** BEGIN Source passage **
Even with the vast acres of forest in Malaysia, tigers, who are by nature solitary and prefer to stay away from humans, are driven to venture outside of the forest fringes to meet a basic need

– food to survive.

A primary factor driving tigers out is the lack of large prey in the forest. The tiger’s preferred prey is the sambar deer, one of which can sustain the tiger for a few days. However, sambar deer numbers have declined. Another tiger prey species, the wild boar, is also declining in numbers from African Swine Fever, a new emerging threat. Tigers are forced to seek out alternative food sources, including domestic livestock, often bringing them into conflict with humans.

When any wild animal poses a safety concern, there is little option but for the Department of Wildlife and National Parks to trap the creature, remove it from the area and take it to a facility. However, if this is to frequently occur, eventually there may be even fewer tigers in the wild.

Two key priorities need to be addressed here – One is to safeguard human lives. Second, prey augmentation – give the tigers what they need – food to survive. By combining precautions and concerted efforts to boost prey populations, we can strike a balance that ensures both human safety and the conservation of these magnificent creatures in their natural ecosystems.

Precautionary Measures

Stopping or preventing HTC before it occurs is by far the best way to deal with HTC.

1) Establish and maintain early warning systems to alert communities about the presence of tigers in the vicinity:
● Install motion sensors and camera traps that can detect tiger movements.
** END Source passage **
Print the tiger conflict passage above word for word, in full.
** BEGIN Entries shown **
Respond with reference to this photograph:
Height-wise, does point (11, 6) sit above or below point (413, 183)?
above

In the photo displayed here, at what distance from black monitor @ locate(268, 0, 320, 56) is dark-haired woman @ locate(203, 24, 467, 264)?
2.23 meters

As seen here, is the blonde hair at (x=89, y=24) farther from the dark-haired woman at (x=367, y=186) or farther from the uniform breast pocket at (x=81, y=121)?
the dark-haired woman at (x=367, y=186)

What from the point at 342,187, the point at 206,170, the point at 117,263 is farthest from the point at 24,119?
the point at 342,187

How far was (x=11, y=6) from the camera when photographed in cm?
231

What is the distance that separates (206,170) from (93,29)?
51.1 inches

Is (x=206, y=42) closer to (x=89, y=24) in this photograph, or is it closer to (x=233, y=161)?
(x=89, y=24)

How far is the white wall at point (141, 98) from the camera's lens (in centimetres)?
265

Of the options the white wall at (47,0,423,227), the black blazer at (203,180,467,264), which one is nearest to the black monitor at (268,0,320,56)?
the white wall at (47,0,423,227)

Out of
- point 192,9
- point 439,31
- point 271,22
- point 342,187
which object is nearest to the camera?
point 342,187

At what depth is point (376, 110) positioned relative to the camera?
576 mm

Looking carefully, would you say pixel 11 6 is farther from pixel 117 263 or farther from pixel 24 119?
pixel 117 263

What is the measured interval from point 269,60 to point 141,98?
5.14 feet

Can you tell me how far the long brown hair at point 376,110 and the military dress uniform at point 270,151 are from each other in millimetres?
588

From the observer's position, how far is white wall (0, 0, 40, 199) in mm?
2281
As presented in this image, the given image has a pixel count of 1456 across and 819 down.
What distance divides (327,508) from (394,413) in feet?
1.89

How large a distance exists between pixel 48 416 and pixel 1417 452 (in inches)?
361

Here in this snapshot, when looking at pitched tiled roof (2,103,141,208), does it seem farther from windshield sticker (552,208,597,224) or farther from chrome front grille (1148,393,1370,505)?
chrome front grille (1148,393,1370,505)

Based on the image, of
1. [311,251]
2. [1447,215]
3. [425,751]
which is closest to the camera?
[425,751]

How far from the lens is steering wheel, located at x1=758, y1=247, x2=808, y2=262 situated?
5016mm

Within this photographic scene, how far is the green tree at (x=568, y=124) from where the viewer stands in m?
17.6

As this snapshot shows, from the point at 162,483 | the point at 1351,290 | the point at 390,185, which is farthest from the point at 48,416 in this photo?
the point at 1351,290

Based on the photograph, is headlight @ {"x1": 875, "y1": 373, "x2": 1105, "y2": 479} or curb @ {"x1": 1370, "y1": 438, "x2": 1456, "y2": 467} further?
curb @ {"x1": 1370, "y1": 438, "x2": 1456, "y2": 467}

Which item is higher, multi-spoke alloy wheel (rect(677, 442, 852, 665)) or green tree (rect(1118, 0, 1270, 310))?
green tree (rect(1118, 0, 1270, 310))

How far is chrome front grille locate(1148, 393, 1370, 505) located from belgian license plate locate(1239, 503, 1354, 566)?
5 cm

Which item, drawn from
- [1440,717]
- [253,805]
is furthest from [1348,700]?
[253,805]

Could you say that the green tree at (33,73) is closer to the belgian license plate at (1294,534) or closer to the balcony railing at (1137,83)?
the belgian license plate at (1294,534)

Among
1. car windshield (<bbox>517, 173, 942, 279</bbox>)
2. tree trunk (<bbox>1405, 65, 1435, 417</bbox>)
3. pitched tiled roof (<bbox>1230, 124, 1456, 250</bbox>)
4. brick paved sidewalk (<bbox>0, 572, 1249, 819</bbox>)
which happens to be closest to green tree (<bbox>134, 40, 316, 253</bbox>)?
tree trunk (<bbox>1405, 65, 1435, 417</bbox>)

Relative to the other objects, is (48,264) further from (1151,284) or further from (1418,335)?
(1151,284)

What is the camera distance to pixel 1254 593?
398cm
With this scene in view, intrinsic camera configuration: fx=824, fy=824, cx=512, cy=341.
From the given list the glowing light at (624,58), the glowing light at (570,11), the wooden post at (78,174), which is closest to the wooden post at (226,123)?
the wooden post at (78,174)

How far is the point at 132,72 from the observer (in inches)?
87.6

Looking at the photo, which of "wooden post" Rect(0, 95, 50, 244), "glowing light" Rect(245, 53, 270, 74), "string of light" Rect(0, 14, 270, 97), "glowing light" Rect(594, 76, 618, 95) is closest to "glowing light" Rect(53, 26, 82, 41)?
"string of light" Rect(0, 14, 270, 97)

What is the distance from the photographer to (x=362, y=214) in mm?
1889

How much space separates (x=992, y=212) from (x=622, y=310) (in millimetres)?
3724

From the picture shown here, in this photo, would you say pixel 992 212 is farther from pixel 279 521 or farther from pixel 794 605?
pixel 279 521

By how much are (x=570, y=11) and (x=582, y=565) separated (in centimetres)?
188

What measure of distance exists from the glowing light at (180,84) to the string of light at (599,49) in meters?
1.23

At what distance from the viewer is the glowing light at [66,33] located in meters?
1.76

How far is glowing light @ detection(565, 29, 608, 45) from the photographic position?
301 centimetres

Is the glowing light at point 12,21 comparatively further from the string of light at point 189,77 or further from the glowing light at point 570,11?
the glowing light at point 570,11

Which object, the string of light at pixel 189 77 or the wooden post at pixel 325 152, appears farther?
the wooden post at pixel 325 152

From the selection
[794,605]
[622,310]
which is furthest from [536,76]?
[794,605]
** END Entries shown **
■ **Response to the exercise**:
Even with the vast acres of forest in Malaysia, tigers, who are by nature solitary and prefer to stay away from humans, are driven to venture outside of the forest fringes to meet a basic need

– food to survive.

A primary factor driving tigers out is the lack of large prey in the forest. The tiger’s preferred prey is the sambar deer, one of which can sustain the tiger for a few days. However, sambar deer numbers have declined. Another tiger prey species, the wild boar, is also declining in numbers from African Swine Fever, a new emerging threat. Tigers are forced to seek out alternative food sources, including domestic livestock, often bringing them into conflict with humans.

When any wild animal poses a safety concern, there is little option but for the Department of Wildlife and National Parks to trap the creature, remove it from the area and take it to a facility. However, if this is to frequently occur, eventually there may be even fewer tigers in the wild.

Two key priorities need to be addressed here – One is to safeguard human lives. Second, prey augmentation – give the tigers what they need – food to survive. By combining precautions and concerted efforts to boost prey populations, we can strike a balance that ensures both human safety and the conservation of these magnificent creatures in their natural ecosystems.

Precautionary Measures

Stopping or preventing HTC before it occurs is by far the best way to deal with HTC.

1) Establish and maintain early warning systems to alert communities about the presence of tigers in the vicinity:
● Install motion sensors and camera traps that can detect tiger movements.